- [Page extract]
begin

# Homemade hay bar



## emmaln (28 January 2011)

Helloo,

Just thought I'd share this with everyone, my bf and I made homemade hay bars for my girlies:

The real thing £65
Homemade £12

http://sphotos.ak.fbcdn.net/hphotos..._486764170294_721530294_7422735_7317298_n.jpg


----------



## Ladyinred (28 January 2011)

I like that better than the real thing! Where did you get the holey stuff?


----------



## Bug2007 (28 January 2011)

My friend made me one out of a blue barrel, cut at an angle, you clip it to the wall to stop it moving around, it also has x bungies inside to hold the hay down so it can't all be pulled out onto the ground.


----------



## emmaln (28 January 2011)

Thankies, it's rubber door matts that I got from the range at £4 a Matt I used 3 for each hay bar and joined them together with cable ties then cut the two end matts diagonally and secured them to the wall using a bit of 2x4 and penny washers!


----------



## proctor (28 January 2011)

Me likey alot!! I made my haybars from an old door!! Cut in half and screwed to the wall at an angle, small gap at the bottom so I can sweep out the bits! Much less waste now too


----------



## emmaln (28 January 2011)

I like the idea of the x bungies sammii819 I did think of doing something like that!


----------



## emmaln (28 January 2011)

That's a good idea proctor that was my initial plan but I was fairly convinced my youngster would end up with a leg trapped or something she has a serious talent for breaking things!


----------



## jenni999 (28 January 2011)

2 great ideas there !


----------



## Katkin (28 January 2011)

Off to buy some door mats - well done, great idea!


----------



## SonnysHumanSlave (28 January 2011)

Ohhhh WOW!!! 
I actually really really wanted onem but couldnt afford the price. (or justify it)
But my OH is a dab hand at making stuff, so guess i'll be getting him to do that today!!

end

- [What is being asked]
Answer these questions about the hay bar thread:
(a) According to the first post, how much did the real thing cost, and how much did the homemade version cost?
(b) What material did emmaln use for the hay bars, and what was the price of each piece?
(c) What did proctor make haybars from?
Answer from the text alone, without outside sources.

- [Dataset rows]
begin

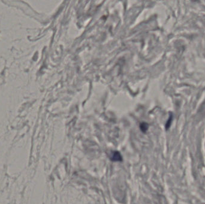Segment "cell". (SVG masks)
I'll return each instance as SVG.
<instances>
[{"mask_svg":"<svg viewBox=\"0 0 205 204\" xmlns=\"http://www.w3.org/2000/svg\"><path fill=\"white\" fill-rule=\"evenodd\" d=\"M111 159L113 161H122V158L121 155L118 151H114L112 155Z\"/></svg>","mask_w":205,"mask_h":204,"instance_id":"cell-1","label":"cell"},{"mask_svg":"<svg viewBox=\"0 0 205 204\" xmlns=\"http://www.w3.org/2000/svg\"><path fill=\"white\" fill-rule=\"evenodd\" d=\"M146 124H144V125H141V129H142V130H144V131L146 130V129H148V127L146 126Z\"/></svg>","mask_w":205,"mask_h":204,"instance_id":"cell-2","label":"cell"}]
</instances>
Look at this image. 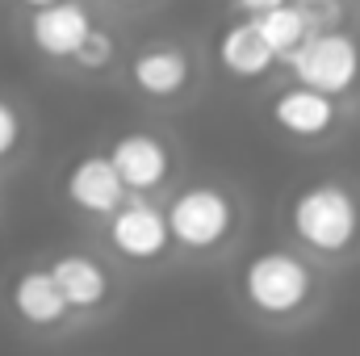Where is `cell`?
<instances>
[{
  "instance_id": "e0dca14e",
  "label": "cell",
  "mask_w": 360,
  "mask_h": 356,
  "mask_svg": "<svg viewBox=\"0 0 360 356\" xmlns=\"http://www.w3.org/2000/svg\"><path fill=\"white\" fill-rule=\"evenodd\" d=\"M235 4H239L243 13H252V17H256V13H264V8H272V4H281V0H235Z\"/></svg>"
},
{
  "instance_id": "5bb4252c",
  "label": "cell",
  "mask_w": 360,
  "mask_h": 356,
  "mask_svg": "<svg viewBox=\"0 0 360 356\" xmlns=\"http://www.w3.org/2000/svg\"><path fill=\"white\" fill-rule=\"evenodd\" d=\"M51 272H55V281H59V289H63L72 310H92L109 293V276L92 256H76V252L59 256V260H51Z\"/></svg>"
},
{
  "instance_id": "2e32d148",
  "label": "cell",
  "mask_w": 360,
  "mask_h": 356,
  "mask_svg": "<svg viewBox=\"0 0 360 356\" xmlns=\"http://www.w3.org/2000/svg\"><path fill=\"white\" fill-rule=\"evenodd\" d=\"M17 147H21V117H17V109L0 96V160H8Z\"/></svg>"
},
{
  "instance_id": "9c48e42d",
  "label": "cell",
  "mask_w": 360,
  "mask_h": 356,
  "mask_svg": "<svg viewBox=\"0 0 360 356\" xmlns=\"http://www.w3.org/2000/svg\"><path fill=\"white\" fill-rule=\"evenodd\" d=\"M272 122L293 139H319L335 126V96L310 84L285 89L272 101Z\"/></svg>"
},
{
  "instance_id": "8992f818",
  "label": "cell",
  "mask_w": 360,
  "mask_h": 356,
  "mask_svg": "<svg viewBox=\"0 0 360 356\" xmlns=\"http://www.w3.org/2000/svg\"><path fill=\"white\" fill-rule=\"evenodd\" d=\"M63 193H68V201H72L80 214H92V218L113 214V210L130 197V189H126V180L117 172V164L109 160V151H105V155H84V160L68 172Z\"/></svg>"
},
{
  "instance_id": "9a60e30c",
  "label": "cell",
  "mask_w": 360,
  "mask_h": 356,
  "mask_svg": "<svg viewBox=\"0 0 360 356\" xmlns=\"http://www.w3.org/2000/svg\"><path fill=\"white\" fill-rule=\"evenodd\" d=\"M72 63H80V68H89V72L109 68V63H113V38H109L105 30H96V25H92V34L80 42V51L72 55Z\"/></svg>"
},
{
  "instance_id": "5b68a950",
  "label": "cell",
  "mask_w": 360,
  "mask_h": 356,
  "mask_svg": "<svg viewBox=\"0 0 360 356\" xmlns=\"http://www.w3.org/2000/svg\"><path fill=\"white\" fill-rule=\"evenodd\" d=\"M109 243L113 252H122L126 260H155L168 252L172 231H168V214L160 205H151L147 197H126L113 214H109Z\"/></svg>"
},
{
  "instance_id": "3957f363",
  "label": "cell",
  "mask_w": 360,
  "mask_h": 356,
  "mask_svg": "<svg viewBox=\"0 0 360 356\" xmlns=\"http://www.w3.org/2000/svg\"><path fill=\"white\" fill-rule=\"evenodd\" d=\"M164 214H168L172 243H180L184 252H214L235 231V205H231V197L222 189H210V184H197V189L176 193Z\"/></svg>"
},
{
  "instance_id": "6da1fadb",
  "label": "cell",
  "mask_w": 360,
  "mask_h": 356,
  "mask_svg": "<svg viewBox=\"0 0 360 356\" xmlns=\"http://www.w3.org/2000/svg\"><path fill=\"white\" fill-rule=\"evenodd\" d=\"M289 227L310 252L335 256V252H348L356 243L360 205L340 180H319V184H310L293 197Z\"/></svg>"
},
{
  "instance_id": "ffe728a7",
  "label": "cell",
  "mask_w": 360,
  "mask_h": 356,
  "mask_svg": "<svg viewBox=\"0 0 360 356\" xmlns=\"http://www.w3.org/2000/svg\"><path fill=\"white\" fill-rule=\"evenodd\" d=\"M122 4H143V0H122Z\"/></svg>"
},
{
  "instance_id": "ba28073f",
  "label": "cell",
  "mask_w": 360,
  "mask_h": 356,
  "mask_svg": "<svg viewBox=\"0 0 360 356\" xmlns=\"http://www.w3.org/2000/svg\"><path fill=\"white\" fill-rule=\"evenodd\" d=\"M109 160L117 164V172L126 180L130 193H147V189H160L168 172H172V155H168V143L147 134V130H126L113 139L109 147Z\"/></svg>"
},
{
  "instance_id": "4fadbf2b",
  "label": "cell",
  "mask_w": 360,
  "mask_h": 356,
  "mask_svg": "<svg viewBox=\"0 0 360 356\" xmlns=\"http://www.w3.org/2000/svg\"><path fill=\"white\" fill-rule=\"evenodd\" d=\"M252 21L260 25V34H264V42L276 51V59H289L314 34V25H319L314 4H297V0H281V4H272L264 13H256Z\"/></svg>"
},
{
  "instance_id": "ac0fdd59",
  "label": "cell",
  "mask_w": 360,
  "mask_h": 356,
  "mask_svg": "<svg viewBox=\"0 0 360 356\" xmlns=\"http://www.w3.org/2000/svg\"><path fill=\"white\" fill-rule=\"evenodd\" d=\"M21 4H30V8H38V4H51V0H21Z\"/></svg>"
},
{
  "instance_id": "277c9868",
  "label": "cell",
  "mask_w": 360,
  "mask_h": 356,
  "mask_svg": "<svg viewBox=\"0 0 360 356\" xmlns=\"http://www.w3.org/2000/svg\"><path fill=\"white\" fill-rule=\"evenodd\" d=\"M285 63L293 68L297 84L323 89L331 96L348 92L360 80V46L344 30H314Z\"/></svg>"
},
{
  "instance_id": "7a4b0ae2",
  "label": "cell",
  "mask_w": 360,
  "mask_h": 356,
  "mask_svg": "<svg viewBox=\"0 0 360 356\" xmlns=\"http://www.w3.org/2000/svg\"><path fill=\"white\" fill-rule=\"evenodd\" d=\"M310 289H314V276L306 260L293 252H264L243 268V298L269 319L297 314L310 302Z\"/></svg>"
},
{
  "instance_id": "7c38bea8",
  "label": "cell",
  "mask_w": 360,
  "mask_h": 356,
  "mask_svg": "<svg viewBox=\"0 0 360 356\" xmlns=\"http://www.w3.org/2000/svg\"><path fill=\"white\" fill-rule=\"evenodd\" d=\"M214 55H218V63H222L231 76H239V80H256V76L272 72V63H276V51L264 42V34H260L256 21L226 25V30L218 34Z\"/></svg>"
},
{
  "instance_id": "30bf717a",
  "label": "cell",
  "mask_w": 360,
  "mask_h": 356,
  "mask_svg": "<svg viewBox=\"0 0 360 356\" xmlns=\"http://www.w3.org/2000/svg\"><path fill=\"white\" fill-rule=\"evenodd\" d=\"M8 302H13V314L34 327H51V323L68 319V310H72L51 268H25L8 289Z\"/></svg>"
},
{
  "instance_id": "d6986e66",
  "label": "cell",
  "mask_w": 360,
  "mask_h": 356,
  "mask_svg": "<svg viewBox=\"0 0 360 356\" xmlns=\"http://www.w3.org/2000/svg\"><path fill=\"white\" fill-rule=\"evenodd\" d=\"M297 4H314L319 8V4H331V0H297Z\"/></svg>"
},
{
  "instance_id": "52a82bcc",
  "label": "cell",
  "mask_w": 360,
  "mask_h": 356,
  "mask_svg": "<svg viewBox=\"0 0 360 356\" xmlns=\"http://www.w3.org/2000/svg\"><path fill=\"white\" fill-rule=\"evenodd\" d=\"M89 34H92V17L80 0L38 4L34 17H30V42L51 59H72Z\"/></svg>"
},
{
  "instance_id": "8fae6325",
  "label": "cell",
  "mask_w": 360,
  "mask_h": 356,
  "mask_svg": "<svg viewBox=\"0 0 360 356\" xmlns=\"http://www.w3.org/2000/svg\"><path fill=\"white\" fill-rule=\"evenodd\" d=\"M188 55L172 46V42H155V46H143L134 59H130V80L147 96H176L188 89Z\"/></svg>"
}]
</instances>
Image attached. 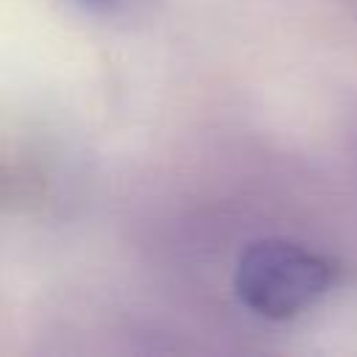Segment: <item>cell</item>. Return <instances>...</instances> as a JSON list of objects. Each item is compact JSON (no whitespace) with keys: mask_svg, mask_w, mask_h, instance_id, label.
Listing matches in <instances>:
<instances>
[{"mask_svg":"<svg viewBox=\"0 0 357 357\" xmlns=\"http://www.w3.org/2000/svg\"><path fill=\"white\" fill-rule=\"evenodd\" d=\"M335 279V265L293 240H259L237 262L234 290L262 318H293L310 310Z\"/></svg>","mask_w":357,"mask_h":357,"instance_id":"1","label":"cell"}]
</instances>
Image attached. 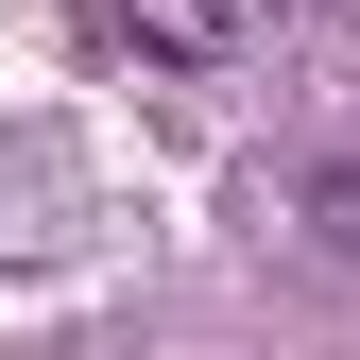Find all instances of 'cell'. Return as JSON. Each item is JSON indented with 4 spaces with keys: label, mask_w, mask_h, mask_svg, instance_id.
<instances>
[{
    "label": "cell",
    "mask_w": 360,
    "mask_h": 360,
    "mask_svg": "<svg viewBox=\"0 0 360 360\" xmlns=\"http://www.w3.org/2000/svg\"><path fill=\"white\" fill-rule=\"evenodd\" d=\"M120 34H138L155 69H223L240 52V0H120Z\"/></svg>",
    "instance_id": "6da1fadb"
},
{
    "label": "cell",
    "mask_w": 360,
    "mask_h": 360,
    "mask_svg": "<svg viewBox=\"0 0 360 360\" xmlns=\"http://www.w3.org/2000/svg\"><path fill=\"white\" fill-rule=\"evenodd\" d=\"M309 240H326V257H360V155H343V172H309Z\"/></svg>",
    "instance_id": "7a4b0ae2"
}]
</instances>
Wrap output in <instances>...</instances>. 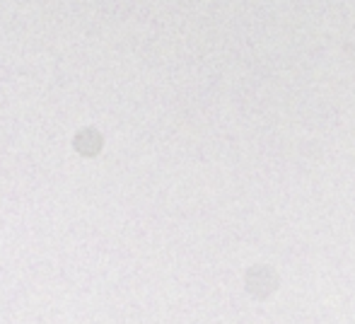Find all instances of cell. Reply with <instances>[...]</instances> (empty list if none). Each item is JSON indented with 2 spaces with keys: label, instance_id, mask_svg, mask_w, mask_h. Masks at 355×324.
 Returning a JSON list of instances; mask_svg holds the SVG:
<instances>
[{
  "label": "cell",
  "instance_id": "6da1fadb",
  "mask_svg": "<svg viewBox=\"0 0 355 324\" xmlns=\"http://www.w3.org/2000/svg\"><path fill=\"white\" fill-rule=\"evenodd\" d=\"M244 288H247V293L254 300H268L281 288V276L268 264H254L244 273Z\"/></svg>",
  "mask_w": 355,
  "mask_h": 324
},
{
  "label": "cell",
  "instance_id": "7a4b0ae2",
  "mask_svg": "<svg viewBox=\"0 0 355 324\" xmlns=\"http://www.w3.org/2000/svg\"><path fill=\"white\" fill-rule=\"evenodd\" d=\"M75 148H78L83 155H97L99 148H102V136L97 131H83L78 138H75Z\"/></svg>",
  "mask_w": 355,
  "mask_h": 324
}]
</instances>
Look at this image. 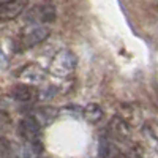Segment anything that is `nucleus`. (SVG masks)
I'll use <instances>...</instances> for the list:
<instances>
[{
	"instance_id": "f257e3e1",
	"label": "nucleus",
	"mask_w": 158,
	"mask_h": 158,
	"mask_svg": "<svg viewBox=\"0 0 158 158\" xmlns=\"http://www.w3.org/2000/svg\"><path fill=\"white\" fill-rule=\"evenodd\" d=\"M57 11L56 6L51 2H43L32 6L27 13H25V22L29 25H46L56 21Z\"/></svg>"
},
{
	"instance_id": "f03ea898",
	"label": "nucleus",
	"mask_w": 158,
	"mask_h": 158,
	"mask_svg": "<svg viewBox=\"0 0 158 158\" xmlns=\"http://www.w3.org/2000/svg\"><path fill=\"white\" fill-rule=\"evenodd\" d=\"M77 59L68 49H62L51 60V71L57 76H68L76 70Z\"/></svg>"
},
{
	"instance_id": "7ed1b4c3",
	"label": "nucleus",
	"mask_w": 158,
	"mask_h": 158,
	"mask_svg": "<svg viewBox=\"0 0 158 158\" xmlns=\"http://www.w3.org/2000/svg\"><path fill=\"white\" fill-rule=\"evenodd\" d=\"M51 30L48 25H30L27 30H24V33L19 38V43L22 49H30L38 46L40 43H43L44 40L49 36Z\"/></svg>"
},
{
	"instance_id": "20e7f679",
	"label": "nucleus",
	"mask_w": 158,
	"mask_h": 158,
	"mask_svg": "<svg viewBox=\"0 0 158 158\" xmlns=\"http://www.w3.org/2000/svg\"><path fill=\"white\" fill-rule=\"evenodd\" d=\"M19 135L24 141L30 142L32 146H38L40 144V136H41V125H40L35 118L25 117L19 122Z\"/></svg>"
},
{
	"instance_id": "39448f33",
	"label": "nucleus",
	"mask_w": 158,
	"mask_h": 158,
	"mask_svg": "<svg viewBox=\"0 0 158 158\" xmlns=\"http://www.w3.org/2000/svg\"><path fill=\"white\" fill-rule=\"evenodd\" d=\"M11 95L16 101L19 103H32L36 98H40V90L33 89L29 84H19L16 87H13L11 90Z\"/></svg>"
},
{
	"instance_id": "423d86ee",
	"label": "nucleus",
	"mask_w": 158,
	"mask_h": 158,
	"mask_svg": "<svg viewBox=\"0 0 158 158\" xmlns=\"http://www.w3.org/2000/svg\"><path fill=\"white\" fill-rule=\"evenodd\" d=\"M27 6V0H8L2 3V19L11 21L18 18Z\"/></svg>"
},
{
	"instance_id": "0eeeda50",
	"label": "nucleus",
	"mask_w": 158,
	"mask_h": 158,
	"mask_svg": "<svg viewBox=\"0 0 158 158\" xmlns=\"http://www.w3.org/2000/svg\"><path fill=\"white\" fill-rule=\"evenodd\" d=\"M82 115H84V118H85L87 122L97 123V122H100L101 118H103V109H101L100 104L90 103V104H87V106L82 109Z\"/></svg>"
},
{
	"instance_id": "6e6552de",
	"label": "nucleus",
	"mask_w": 158,
	"mask_h": 158,
	"mask_svg": "<svg viewBox=\"0 0 158 158\" xmlns=\"http://www.w3.org/2000/svg\"><path fill=\"white\" fill-rule=\"evenodd\" d=\"M56 115H57V111L54 108H40L35 112V117L33 118L40 125H49L56 118Z\"/></svg>"
},
{
	"instance_id": "1a4fd4ad",
	"label": "nucleus",
	"mask_w": 158,
	"mask_h": 158,
	"mask_svg": "<svg viewBox=\"0 0 158 158\" xmlns=\"http://www.w3.org/2000/svg\"><path fill=\"white\" fill-rule=\"evenodd\" d=\"M21 76H22L24 79H30V81H41L43 76H44V73H43L41 68L35 67V65H30V67H25V68L22 70Z\"/></svg>"
},
{
	"instance_id": "9d476101",
	"label": "nucleus",
	"mask_w": 158,
	"mask_h": 158,
	"mask_svg": "<svg viewBox=\"0 0 158 158\" xmlns=\"http://www.w3.org/2000/svg\"><path fill=\"white\" fill-rule=\"evenodd\" d=\"M100 156L101 158H109L111 156V144L106 139L100 141Z\"/></svg>"
},
{
	"instance_id": "9b49d317",
	"label": "nucleus",
	"mask_w": 158,
	"mask_h": 158,
	"mask_svg": "<svg viewBox=\"0 0 158 158\" xmlns=\"http://www.w3.org/2000/svg\"><path fill=\"white\" fill-rule=\"evenodd\" d=\"M3 2H8V0H2V3H3Z\"/></svg>"
}]
</instances>
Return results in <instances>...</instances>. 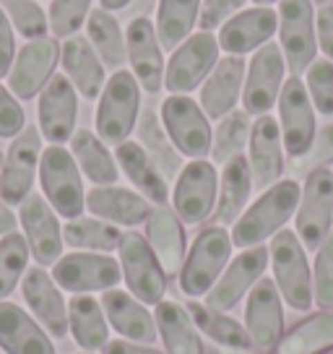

end

- [Result of this task]
(a) The real thing cost £65, and the homemade version cost £12.
(b) Rubber door mats, at £4 a mat.
(c) An old door, cut in half and screwed to the wall at an angle.